***** Data shown
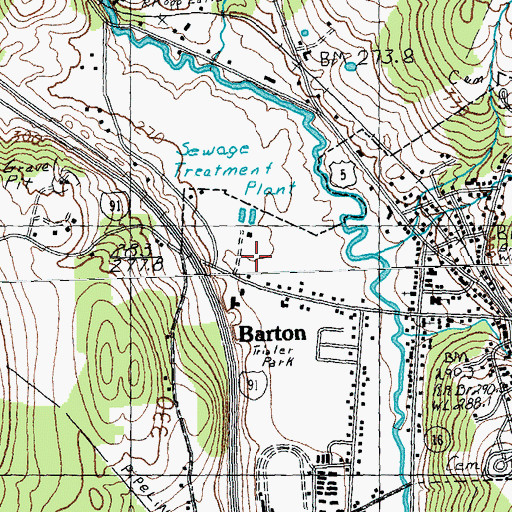 Topographic Map of Barton Ambulance Squad, VT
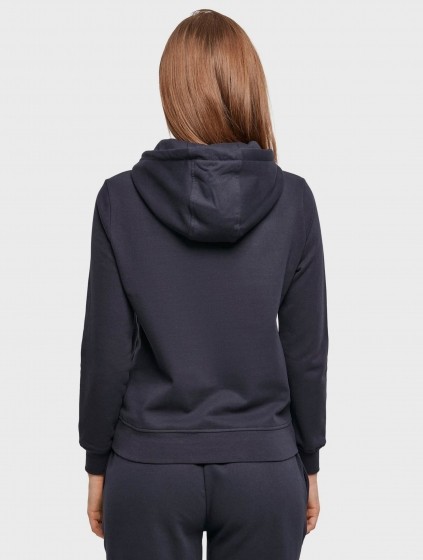 BuildYourBrandLadiesBasicHoodyVrouwenopkleurblauwMaat2XL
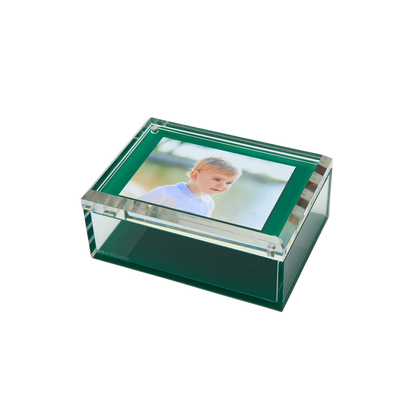 Lucite Photo Box in Green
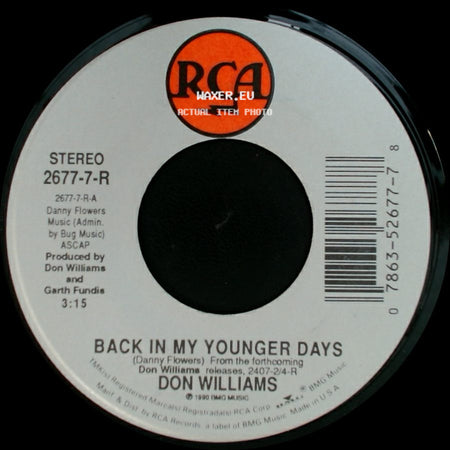 Don Williams - Diamonds To Dust / Back In My Younger Days side B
**********
The entire listing above is to be copied exactly, with all pictures omitted.

- Exercise solution
 Topographic Map of Barton Ambulance Squad, VT
 BuildYourBrandLadiesBasicHoodyVrouwenopkleurblauwMaat2XL
 Lucite Photo Box in Green
 Don Williams - Diamonds To Dust / Back In My Younger Days side B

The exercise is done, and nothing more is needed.